Jay glanced past them.

Angelo stood near the door, arms crossed, jaw tight, watching like the room itself was a threat. Tita Gema sat beside him, one hand pressed to her chest, eyes never leaving Jay.

Jay smiled faintly. "See? I'm fine."

Angelo didn't smile back.

"Don't," he said quietly. "Ever do that again."

She blinked. "Do what?"

"Put yourself in front of a blade," he replied.

The room stilled.

Jay's gaze shifted—to me.

I looked away.

She didn't push. She never did when something mattered too much.

"Okay," she said softly.

That was enough for Angelo to turn his head, emotion cracking just slightly. Tita Gema kissed Jay's forehead, murmuring prayers under her breath.

As visiting hours crept closer to ending, the nurses finally started shooing people out.

"Go," Jay ordered hoarsely. "All of you. I need sleep, not a concert."

Groans filled the room, but they listened.

One by one, they left.

Cin squeezed her hand. Yuri gave a small nod. Felix winked. David whispered something that made her laugh quietly.

Angelo lingered the longest.

Then—

It was just me.

Until Angelo cleared his throat behind me.

"You too," he said.

I didn't argue.

I stepped toward the door.

Halfway there, Jay spoke.

"Keifer."

I stopped.

Turned.

She looked tired now. Really tired. The kind that sinks into your bones.

"Thank you," she said. Not dramatic. Not loud. Just honest.

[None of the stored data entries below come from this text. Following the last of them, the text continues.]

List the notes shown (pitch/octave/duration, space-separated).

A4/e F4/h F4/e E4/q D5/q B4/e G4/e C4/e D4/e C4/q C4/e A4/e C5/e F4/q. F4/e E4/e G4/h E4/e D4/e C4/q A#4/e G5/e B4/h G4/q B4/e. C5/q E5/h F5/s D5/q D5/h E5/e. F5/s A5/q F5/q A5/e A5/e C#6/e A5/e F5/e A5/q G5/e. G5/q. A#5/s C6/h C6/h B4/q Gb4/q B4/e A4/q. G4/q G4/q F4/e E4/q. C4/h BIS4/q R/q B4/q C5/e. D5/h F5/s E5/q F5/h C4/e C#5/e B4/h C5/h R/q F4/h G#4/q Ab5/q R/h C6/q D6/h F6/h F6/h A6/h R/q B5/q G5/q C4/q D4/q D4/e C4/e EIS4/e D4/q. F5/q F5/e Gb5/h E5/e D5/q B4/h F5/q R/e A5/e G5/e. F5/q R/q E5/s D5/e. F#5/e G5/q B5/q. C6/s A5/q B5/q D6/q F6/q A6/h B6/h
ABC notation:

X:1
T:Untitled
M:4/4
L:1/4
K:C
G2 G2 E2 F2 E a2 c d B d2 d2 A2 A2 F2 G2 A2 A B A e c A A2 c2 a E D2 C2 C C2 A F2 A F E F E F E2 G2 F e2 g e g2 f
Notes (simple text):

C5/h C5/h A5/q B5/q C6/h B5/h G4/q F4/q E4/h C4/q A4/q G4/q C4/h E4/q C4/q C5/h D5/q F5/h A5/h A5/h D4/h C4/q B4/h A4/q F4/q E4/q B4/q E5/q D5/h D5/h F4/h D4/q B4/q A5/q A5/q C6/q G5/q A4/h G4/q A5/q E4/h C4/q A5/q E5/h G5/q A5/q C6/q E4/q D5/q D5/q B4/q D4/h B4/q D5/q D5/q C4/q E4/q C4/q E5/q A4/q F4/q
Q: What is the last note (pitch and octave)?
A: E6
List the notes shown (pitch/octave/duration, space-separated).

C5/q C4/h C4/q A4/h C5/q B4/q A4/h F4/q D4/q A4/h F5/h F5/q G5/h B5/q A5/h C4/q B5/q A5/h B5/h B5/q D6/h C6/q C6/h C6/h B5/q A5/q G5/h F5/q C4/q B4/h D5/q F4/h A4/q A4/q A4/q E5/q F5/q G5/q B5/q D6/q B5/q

I nodded once. "Get some rest."

I left before she could say anything else.

Because if she had—

I wouldn't have been able to walk away.

---

The night settled hard.

Hospital lights dimmed. Hallways quieted. Machines hummed like distant breathing.

Jay lay awake.

The adrenaline was gone now, leaving bruises aching and her body heavy. The room felt too big without everyone in it.

She stared at the ceiling.

Thought about the warehouse. The knife. Keifer's face when he turned around.

She didn't remember everything.

But she remembered enough.

Her fingers brushed the bandage at her stomach gently.

A reminder.

A promise.

Outside, somewhere down the hall, Keifer sat alone, back against the wall, head bowed, hands still stained in memory.

And for the first time since the war began—

There was silence.

Not peace.

But something close enough to make it dangerous.

Because silence meant thinking.

And thinking meant realizing—

Nothing about this could ever go back to before.